Toen we de dichtheden van het interstellaire medium aanpasten, bleek echter dat de simulaties de vorm van het supernovarestant navenant aanpasten. Als we een gebied met een hoge dichtheid boven de supernova opzetten, zouden de stralende schokgolven het gebied raken en worden afgeremd door de dikke verzameling gas en stof.
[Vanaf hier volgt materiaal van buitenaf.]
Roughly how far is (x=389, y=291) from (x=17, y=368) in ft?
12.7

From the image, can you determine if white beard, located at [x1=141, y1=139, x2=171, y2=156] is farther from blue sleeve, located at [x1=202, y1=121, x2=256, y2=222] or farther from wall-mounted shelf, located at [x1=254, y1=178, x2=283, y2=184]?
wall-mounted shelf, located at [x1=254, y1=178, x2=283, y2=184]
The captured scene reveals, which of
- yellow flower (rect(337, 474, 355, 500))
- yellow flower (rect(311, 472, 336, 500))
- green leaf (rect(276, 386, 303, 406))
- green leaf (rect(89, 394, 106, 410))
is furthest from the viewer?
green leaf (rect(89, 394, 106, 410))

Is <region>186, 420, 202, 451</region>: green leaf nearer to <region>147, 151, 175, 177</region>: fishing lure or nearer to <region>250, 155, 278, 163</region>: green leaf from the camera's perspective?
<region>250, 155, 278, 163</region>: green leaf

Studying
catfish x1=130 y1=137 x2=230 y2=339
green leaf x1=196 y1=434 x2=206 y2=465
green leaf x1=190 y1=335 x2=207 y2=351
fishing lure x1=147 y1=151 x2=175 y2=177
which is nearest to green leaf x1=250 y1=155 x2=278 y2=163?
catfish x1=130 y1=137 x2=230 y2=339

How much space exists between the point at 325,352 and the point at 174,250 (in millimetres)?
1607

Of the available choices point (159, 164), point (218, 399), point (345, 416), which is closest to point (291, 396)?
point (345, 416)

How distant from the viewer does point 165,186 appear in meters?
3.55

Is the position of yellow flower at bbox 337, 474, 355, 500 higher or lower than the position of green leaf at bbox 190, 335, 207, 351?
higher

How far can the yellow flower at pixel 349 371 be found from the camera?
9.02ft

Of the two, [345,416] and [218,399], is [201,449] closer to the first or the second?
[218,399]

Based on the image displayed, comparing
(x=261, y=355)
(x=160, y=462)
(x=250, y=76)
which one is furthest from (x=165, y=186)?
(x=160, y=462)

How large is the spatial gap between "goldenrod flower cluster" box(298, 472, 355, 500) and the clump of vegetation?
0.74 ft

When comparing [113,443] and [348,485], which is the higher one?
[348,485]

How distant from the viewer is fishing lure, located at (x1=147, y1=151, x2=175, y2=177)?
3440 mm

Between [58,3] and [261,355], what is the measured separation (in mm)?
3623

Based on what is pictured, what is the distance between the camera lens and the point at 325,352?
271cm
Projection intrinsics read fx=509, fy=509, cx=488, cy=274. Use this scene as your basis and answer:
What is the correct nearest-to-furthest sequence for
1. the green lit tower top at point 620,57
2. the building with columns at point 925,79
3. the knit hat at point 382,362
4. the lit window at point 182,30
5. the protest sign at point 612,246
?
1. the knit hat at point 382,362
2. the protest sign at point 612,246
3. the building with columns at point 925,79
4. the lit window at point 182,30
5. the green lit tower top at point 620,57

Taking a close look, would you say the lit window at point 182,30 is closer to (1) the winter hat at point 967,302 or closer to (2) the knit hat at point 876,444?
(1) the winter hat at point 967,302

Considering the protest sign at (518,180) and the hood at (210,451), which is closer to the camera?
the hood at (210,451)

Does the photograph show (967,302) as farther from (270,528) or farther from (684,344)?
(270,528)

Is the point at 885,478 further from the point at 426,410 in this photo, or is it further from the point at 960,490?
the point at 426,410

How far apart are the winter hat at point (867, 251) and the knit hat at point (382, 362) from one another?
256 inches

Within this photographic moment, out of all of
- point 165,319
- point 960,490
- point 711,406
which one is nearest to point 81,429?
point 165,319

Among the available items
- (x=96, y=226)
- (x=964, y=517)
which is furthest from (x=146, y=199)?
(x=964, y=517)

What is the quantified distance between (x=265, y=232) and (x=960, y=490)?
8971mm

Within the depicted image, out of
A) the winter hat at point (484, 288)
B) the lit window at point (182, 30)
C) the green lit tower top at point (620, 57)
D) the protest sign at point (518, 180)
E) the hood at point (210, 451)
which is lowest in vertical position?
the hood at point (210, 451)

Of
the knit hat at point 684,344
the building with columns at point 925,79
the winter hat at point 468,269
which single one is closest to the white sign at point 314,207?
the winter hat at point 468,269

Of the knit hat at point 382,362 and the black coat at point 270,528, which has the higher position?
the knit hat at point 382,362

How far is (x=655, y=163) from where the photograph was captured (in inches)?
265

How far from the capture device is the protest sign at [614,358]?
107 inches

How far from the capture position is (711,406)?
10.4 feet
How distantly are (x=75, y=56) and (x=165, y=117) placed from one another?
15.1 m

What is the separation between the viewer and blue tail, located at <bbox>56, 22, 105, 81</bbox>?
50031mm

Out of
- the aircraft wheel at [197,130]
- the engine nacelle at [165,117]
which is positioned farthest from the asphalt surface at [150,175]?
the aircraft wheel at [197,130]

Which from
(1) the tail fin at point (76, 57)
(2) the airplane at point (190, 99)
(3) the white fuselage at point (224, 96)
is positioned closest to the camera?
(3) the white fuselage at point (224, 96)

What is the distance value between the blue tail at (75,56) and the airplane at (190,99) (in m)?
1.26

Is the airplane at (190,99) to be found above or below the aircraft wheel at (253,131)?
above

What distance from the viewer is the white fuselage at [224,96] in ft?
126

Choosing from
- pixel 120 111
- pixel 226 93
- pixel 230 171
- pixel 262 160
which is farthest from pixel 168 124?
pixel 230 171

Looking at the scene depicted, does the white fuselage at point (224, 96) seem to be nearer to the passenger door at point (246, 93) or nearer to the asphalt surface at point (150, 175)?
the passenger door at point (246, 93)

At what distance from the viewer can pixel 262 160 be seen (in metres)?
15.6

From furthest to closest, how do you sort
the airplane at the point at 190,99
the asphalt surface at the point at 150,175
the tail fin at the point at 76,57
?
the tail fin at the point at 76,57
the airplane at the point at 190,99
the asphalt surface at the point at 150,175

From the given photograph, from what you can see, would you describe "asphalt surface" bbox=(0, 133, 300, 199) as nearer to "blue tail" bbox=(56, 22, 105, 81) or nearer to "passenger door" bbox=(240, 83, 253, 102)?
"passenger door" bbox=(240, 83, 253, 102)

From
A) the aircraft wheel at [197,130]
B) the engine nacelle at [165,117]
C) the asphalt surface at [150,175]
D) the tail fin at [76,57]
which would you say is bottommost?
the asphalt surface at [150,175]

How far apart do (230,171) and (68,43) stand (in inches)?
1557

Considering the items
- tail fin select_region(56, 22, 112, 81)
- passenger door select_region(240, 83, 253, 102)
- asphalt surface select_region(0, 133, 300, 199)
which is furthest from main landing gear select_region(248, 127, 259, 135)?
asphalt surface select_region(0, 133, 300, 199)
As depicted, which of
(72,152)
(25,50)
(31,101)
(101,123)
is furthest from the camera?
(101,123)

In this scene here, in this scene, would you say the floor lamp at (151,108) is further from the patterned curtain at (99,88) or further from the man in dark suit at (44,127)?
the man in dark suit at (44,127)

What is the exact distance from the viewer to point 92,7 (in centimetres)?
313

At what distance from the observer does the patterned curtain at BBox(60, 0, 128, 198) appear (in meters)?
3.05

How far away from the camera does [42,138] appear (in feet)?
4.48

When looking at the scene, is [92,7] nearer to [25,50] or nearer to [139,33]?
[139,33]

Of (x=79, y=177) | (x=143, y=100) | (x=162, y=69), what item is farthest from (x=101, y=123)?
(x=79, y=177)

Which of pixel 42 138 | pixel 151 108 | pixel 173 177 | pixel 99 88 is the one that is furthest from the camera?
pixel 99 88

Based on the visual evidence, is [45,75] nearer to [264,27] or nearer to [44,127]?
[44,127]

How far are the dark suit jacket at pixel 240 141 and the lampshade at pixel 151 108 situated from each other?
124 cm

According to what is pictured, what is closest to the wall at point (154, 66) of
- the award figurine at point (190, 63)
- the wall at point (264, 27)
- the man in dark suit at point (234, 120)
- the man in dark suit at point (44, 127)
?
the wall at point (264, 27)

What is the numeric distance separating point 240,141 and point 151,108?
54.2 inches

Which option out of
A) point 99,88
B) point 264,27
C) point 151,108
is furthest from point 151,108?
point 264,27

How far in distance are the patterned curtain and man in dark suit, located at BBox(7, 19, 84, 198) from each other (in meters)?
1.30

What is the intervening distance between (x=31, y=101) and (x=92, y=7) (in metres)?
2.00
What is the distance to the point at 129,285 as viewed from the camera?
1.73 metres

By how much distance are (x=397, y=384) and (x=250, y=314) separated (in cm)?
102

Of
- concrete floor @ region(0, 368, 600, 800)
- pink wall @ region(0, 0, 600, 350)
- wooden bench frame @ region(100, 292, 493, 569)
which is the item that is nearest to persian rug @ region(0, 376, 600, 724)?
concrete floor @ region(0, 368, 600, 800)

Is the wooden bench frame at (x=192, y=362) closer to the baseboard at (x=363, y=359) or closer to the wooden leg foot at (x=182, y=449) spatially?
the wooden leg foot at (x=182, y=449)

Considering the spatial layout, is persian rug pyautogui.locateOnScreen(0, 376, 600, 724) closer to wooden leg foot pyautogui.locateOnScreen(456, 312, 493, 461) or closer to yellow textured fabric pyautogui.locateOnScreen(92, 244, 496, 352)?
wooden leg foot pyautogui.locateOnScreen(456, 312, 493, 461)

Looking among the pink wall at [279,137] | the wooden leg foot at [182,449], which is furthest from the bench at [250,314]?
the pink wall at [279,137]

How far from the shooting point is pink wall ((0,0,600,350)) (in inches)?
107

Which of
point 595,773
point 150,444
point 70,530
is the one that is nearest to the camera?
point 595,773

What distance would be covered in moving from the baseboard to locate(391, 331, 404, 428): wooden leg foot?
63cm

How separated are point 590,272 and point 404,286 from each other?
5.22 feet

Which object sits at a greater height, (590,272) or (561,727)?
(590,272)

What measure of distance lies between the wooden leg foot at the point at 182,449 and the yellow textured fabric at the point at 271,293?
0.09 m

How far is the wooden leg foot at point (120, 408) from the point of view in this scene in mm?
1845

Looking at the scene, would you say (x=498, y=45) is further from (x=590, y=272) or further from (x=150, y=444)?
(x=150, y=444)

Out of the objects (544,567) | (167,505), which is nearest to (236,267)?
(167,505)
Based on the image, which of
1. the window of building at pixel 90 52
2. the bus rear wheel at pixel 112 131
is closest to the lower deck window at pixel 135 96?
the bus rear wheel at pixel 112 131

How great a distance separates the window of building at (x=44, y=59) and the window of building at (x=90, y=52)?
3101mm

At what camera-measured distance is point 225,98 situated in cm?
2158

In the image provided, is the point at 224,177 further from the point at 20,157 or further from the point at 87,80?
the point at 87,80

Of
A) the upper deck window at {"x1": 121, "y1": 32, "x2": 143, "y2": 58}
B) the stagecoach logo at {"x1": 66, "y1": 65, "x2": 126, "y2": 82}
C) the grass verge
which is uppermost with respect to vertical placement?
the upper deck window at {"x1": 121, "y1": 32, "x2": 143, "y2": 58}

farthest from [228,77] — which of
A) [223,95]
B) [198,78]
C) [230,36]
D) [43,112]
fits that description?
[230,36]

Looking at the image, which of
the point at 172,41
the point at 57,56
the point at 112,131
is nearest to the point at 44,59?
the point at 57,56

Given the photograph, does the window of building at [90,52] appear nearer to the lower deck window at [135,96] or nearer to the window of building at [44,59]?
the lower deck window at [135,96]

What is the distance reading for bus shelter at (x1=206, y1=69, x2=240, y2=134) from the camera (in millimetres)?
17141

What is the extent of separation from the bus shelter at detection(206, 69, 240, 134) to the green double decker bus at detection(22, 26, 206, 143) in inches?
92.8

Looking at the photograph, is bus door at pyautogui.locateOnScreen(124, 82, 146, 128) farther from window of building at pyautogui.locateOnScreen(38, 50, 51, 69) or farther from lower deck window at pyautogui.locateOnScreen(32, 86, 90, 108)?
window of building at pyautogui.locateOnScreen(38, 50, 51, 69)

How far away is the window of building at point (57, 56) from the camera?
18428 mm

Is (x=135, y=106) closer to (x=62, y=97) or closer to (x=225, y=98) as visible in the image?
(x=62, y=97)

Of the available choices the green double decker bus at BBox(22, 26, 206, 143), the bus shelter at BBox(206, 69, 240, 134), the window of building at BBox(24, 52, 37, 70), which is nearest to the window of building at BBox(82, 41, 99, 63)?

Hierdoor zou de top van de anders perfecte cirkel die door het omhulsel van de supernovarest wordt gevormd, worden afgevlakt, net zoals we in G21.5-0.9 zien.
Na vele simulatieruns waarbij we de specifieke eigenschappen van dit gebied met hoge dichtheid hebben aangepast, ontdekten we dat als we de dichtheid ervan op 20 keer(!) van het omringende interstellaire medium en de locatie ervan op 6 lichtjaar ten noorden van het centrum van de supernova, resulteerde in een supernovarestant met bijna exact de vorm van G21.5-0.9.
Zelfs als we hebben uitgevonden hoe G21.5-0.9 zijn vorm heeft gekregen, weten we nog steeds niet welke specifieke combinatie van gas en stof (waterstof? grafiet? iets anders?) zo’n gebied met hoge dichtheid in het interstellaire medium heeft doen ontstaan, of waarom dit gas en stof überhaupt zo dicht op elkaar zouden klonteren.
Gelukkig voor ons hebben de afgelopen jaren naast Chandra nog diverse andere telescopen hun blik op G21.5-0.9 gericht, waaronder Hitomi, NuSTAR, Swift, XMM-Newton en INTEGRAL. Met zoveel missies die nog meer gegevens willen verzamelen over deze merkwaardig gevormde supernovarestant, zijn de antwoorden op deze vragen hopelijk niet ver meer weg.
De resultaten in dit artikel zijn opgenomen in een binnenkort te verschijnen artikel over G21.5-0.9 van eerste auteur Soichiro Hattori van NYU Abu Dhabi. Dit artikel zal binnenkort worden ingediend bij The Astrophysical Journal.